Celui-ci est composé de plusieurs membres :
- La direction du service ;
- Le chef de projet ;
- Le responsable du bâtiment et du traitement d’air ;
- Le chef du projet SDIS (service départemental d’incendie et de secours) ;
- Le représentant des AD s’il s’agit d’archives municipales ;
- Éventuellement le représentant du maire ou du conseil départemental, de la Drac (Direction régionale des affaires culturelles), de la préfecture, de la police ou de la gendarmerie.
Des groupes de travail sont également constitués et leur nombre dépend de la dimension du service d’archives. À titre indicatif, ces groupes peuvent revêtir les formes suivantes : coordination des équipes, évaluation des risques, formation, bâtiment et traitement de l’air, choix des collections à sauver en priorité… Ce dernier point, qui consiste à prioriser les collections et à mettre en place une signalétique adaptée, est logiquement assuré par les conservateurs.

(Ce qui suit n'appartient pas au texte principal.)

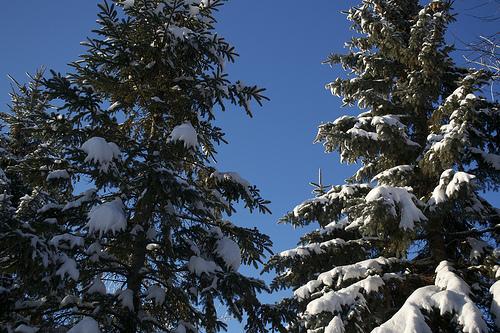 sapin-neige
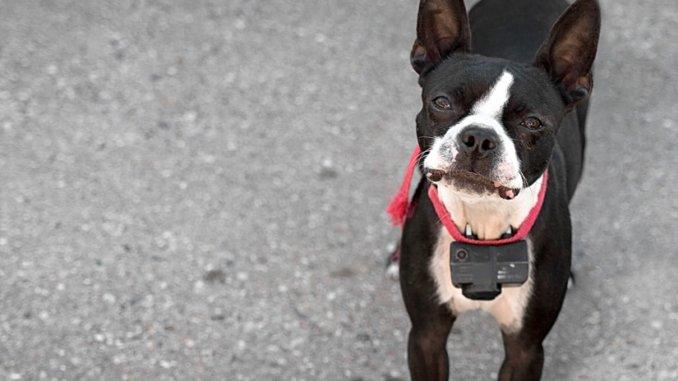 Hund mit Funksensor eines unsichtbaren Hundezauns
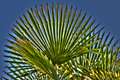 Palm leaves background natural with on a blue sky Stock Images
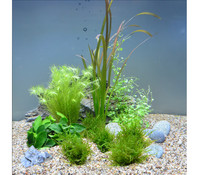 Planet Plants 20er Set 7 Bund & 2 Topf, Aquarium Pflanzen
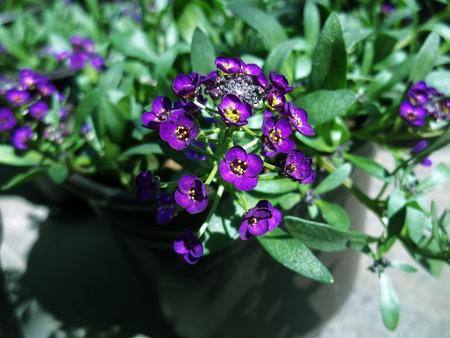 Little purple flowers Banco de Imagens - 101674540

Rappel important : les SDIS, qui organisent l’activité des sapeurs-pompiers, ont pour priorité de sauver les vies humaines. « La sauvegarde du patrimoine sera secondaire », précise le Siaf ; « en cas de risques sur la structure du bâtiment, seuls les pompiers auront accès, c’est eux qui iront chercher les collections à sauver en priorité, elles seront ensuite prises en charge par le personnel du service. Chacun portera un brassard de manière à être facilement identifiable et à éviter que ne s’introduisent des intrus (presse, badauds) ».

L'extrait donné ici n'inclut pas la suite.